→ Aim
Copy all of the material word for word, except for the pictures.

→ Records of scene-based questions

....................

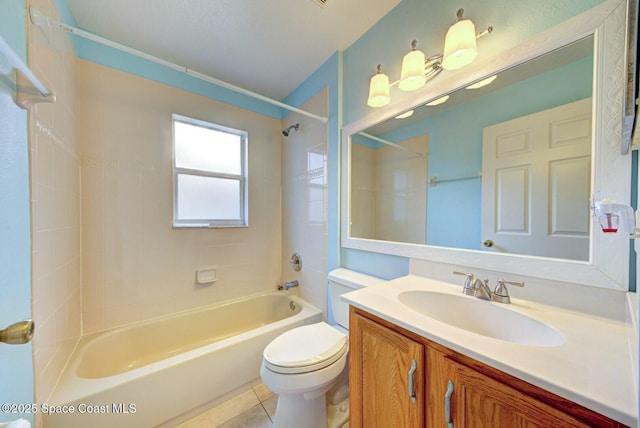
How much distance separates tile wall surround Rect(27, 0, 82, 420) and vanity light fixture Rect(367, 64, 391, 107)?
1.50m

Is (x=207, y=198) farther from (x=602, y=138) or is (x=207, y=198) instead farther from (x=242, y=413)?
(x=602, y=138)

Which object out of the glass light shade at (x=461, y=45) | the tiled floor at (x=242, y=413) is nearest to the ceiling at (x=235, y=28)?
the glass light shade at (x=461, y=45)

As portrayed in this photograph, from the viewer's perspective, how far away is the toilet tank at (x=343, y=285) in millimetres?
1380

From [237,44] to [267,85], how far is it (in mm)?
520

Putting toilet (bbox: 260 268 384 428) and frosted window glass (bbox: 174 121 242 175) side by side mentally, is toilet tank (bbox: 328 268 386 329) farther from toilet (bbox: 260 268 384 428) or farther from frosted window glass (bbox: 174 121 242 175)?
frosted window glass (bbox: 174 121 242 175)

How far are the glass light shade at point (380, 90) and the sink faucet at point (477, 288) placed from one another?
3.49 ft

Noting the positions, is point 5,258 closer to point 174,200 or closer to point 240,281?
point 174,200

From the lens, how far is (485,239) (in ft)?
3.27

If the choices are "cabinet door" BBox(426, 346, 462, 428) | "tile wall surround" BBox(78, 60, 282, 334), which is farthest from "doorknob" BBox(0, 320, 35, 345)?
"tile wall surround" BBox(78, 60, 282, 334)

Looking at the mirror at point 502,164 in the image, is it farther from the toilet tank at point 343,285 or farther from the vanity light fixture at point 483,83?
the toilet tank at point 343,285

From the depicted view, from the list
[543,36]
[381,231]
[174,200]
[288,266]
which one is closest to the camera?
[543,36]

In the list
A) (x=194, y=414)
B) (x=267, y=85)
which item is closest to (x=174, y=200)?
(x=267, y=85)

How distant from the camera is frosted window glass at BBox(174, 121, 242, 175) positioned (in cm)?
191

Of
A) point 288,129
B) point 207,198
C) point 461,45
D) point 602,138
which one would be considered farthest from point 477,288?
point 207,198
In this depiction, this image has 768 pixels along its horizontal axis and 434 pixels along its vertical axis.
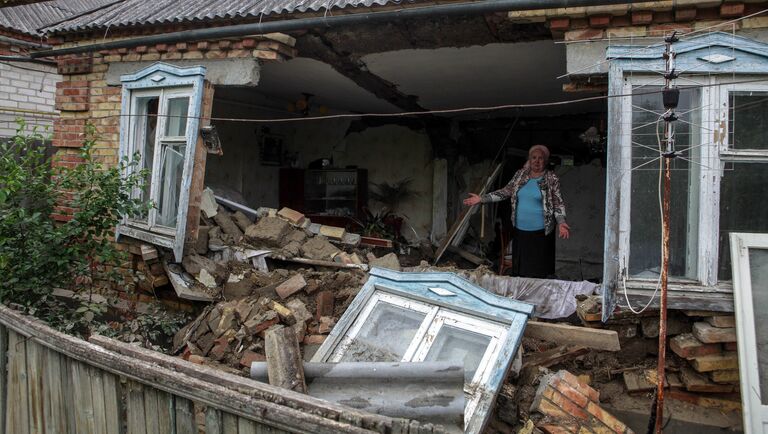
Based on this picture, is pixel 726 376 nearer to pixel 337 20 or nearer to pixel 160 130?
pixel 337 20

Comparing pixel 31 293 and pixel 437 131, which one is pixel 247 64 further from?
pixel 437 131

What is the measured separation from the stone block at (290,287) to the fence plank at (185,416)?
2.70 meters

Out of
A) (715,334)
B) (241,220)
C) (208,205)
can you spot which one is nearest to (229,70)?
(208,205)

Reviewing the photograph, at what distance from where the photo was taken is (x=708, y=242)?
4.09m

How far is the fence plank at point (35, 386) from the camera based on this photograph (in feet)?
10.2

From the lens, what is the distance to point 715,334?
4.00 m

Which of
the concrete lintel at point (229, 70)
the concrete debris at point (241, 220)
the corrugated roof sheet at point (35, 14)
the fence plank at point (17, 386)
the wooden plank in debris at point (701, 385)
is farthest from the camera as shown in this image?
the corrugated roof sheet at point (35, 14)

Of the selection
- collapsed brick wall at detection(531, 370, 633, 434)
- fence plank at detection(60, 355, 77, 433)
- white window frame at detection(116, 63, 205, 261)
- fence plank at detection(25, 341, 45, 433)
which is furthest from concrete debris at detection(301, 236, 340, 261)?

....................

→ Solved problem
How much distance separates tile wall surround Rect(27, 0, 82, 420) and vanity light fixture Rect(367, 64, 391, 107)?
1.50m

Is (x=207, y=198) farther from (x=602, y=138) or is (x=207, y=198) instead farther from (x=242, y=413)?
(x=602, y=138)

Which object out of the glass light shade at (x=461, y=45) | the tiled floor at (x=242, y=413) is nearest to the ceiling at (x=235, y=28)?
the glass light shade at (x=461, y=45)

As portrayed in this photograph, from the viewer's perspective, how far away is the toilet tank at (x=343, y=285) in millimetres?
1380

From [237,44] to [267,85], how far is it (in mm)?
520

Putting toilet (bbox: 260 268 384 428) and frosted window glass (bbox: 174 121 242 175) side by side mentally, is toilet tank (bbox: 328 268 386 329) farther from toilet (bbox: 260 268 384 428) or farther from frosted window glass (bbox: 174 121 242 175)?
frosted window glass (bbox: 174 121 242 175)

How far are the glass light shade at point (380, 90) and the sink faucet at point (477, 288) placed from one another?
3.49 ft

Noting the positions, is point 5,258 closer to point 174,200 or closer to point 240,281?
point 174,200

From the lens, how far is (485,239) (in ft)?
3.27

If the choices are "cabinet door" BBox(426, 346, 462, 428) | "tile wall surround" BBox(78, 60, 282, 334), which is farthest from "doorknob" BBox(0, 320, 35, 345)?
"tile wall surround" BBox(78, 60, 282, 334)

Looking at the mirror at point 502,164 in the image, is it farther from the toilet tank at point 343,285 or farther from the vanity light fixture at point 483,83?
the toilet tank at point 343,285

From the depicted view, from the list
[543,36]
[381,231]
[174,200]
[288,266]
which one is closest to the camera?
[543,36]

In the list
A) (x=194, y=414)
B) (x=267, y=85)
which item is closest to (x=174, y=200)?
(x=267, y=85)

How distant from the camera is frosted window glass at BBox(174, 121, 242, 175) positioned (in cm)?
191

Of
A) point 288,129
B) point 207,198
C) point 461,45
D) point 602,138
which one would be considered farthest from point 477,288?
point 207,198
In this depiction, this image has 768 pixels along its horizontal axis and 434 pixels along its vertical axis.
Based on this picture, is pixel 726 376 nearer to pixel 337 20 or nearer to pixel 160 130?
pixel 337 20

Comparing pixel 31 293 and pixel 437 131, which one is pixel 247 64 further from?
pixel 437 131

What is the measured separation from the stone block at (290,287) to the fence plank at (185,416)?
2.70 meters

Out of
A) (715,334)
B) (241,220)
C) (208,205)
can you spot which one is nearest to (229,70)?
(208,205)

Reviewing the photograph, at what distance from where the photo was taken is (x=708, y=242)?
4.09m

How far is the fence plank at point (35, 386) from the camera based on this photograph (in feet)?
10.2

From the lens, what is the distance to point 715,334?
4.00 m

Which of
the concrete lintel at point (229, 70)
the concrete debris at point (241, 220)
the corrugated roof sheet at point (35, 14)
the fence plank at point (17, 386)
the wooden plank in debris at point (701, 385)
is farthest from the camera as shown in this image?
the corrugated roof sheet at point (35, 14)

Of the selection
- collapsed brick wall at detection(531, 370, 633, 434)
- fence plank at detection(60, 355, 77, 433)
- white window frame at detection(116, 63, 205, 261)
- fence plank at detection(25, 341, 45, 433)
which is furthest from concrete debris at detection(301, 236, 340, 261)?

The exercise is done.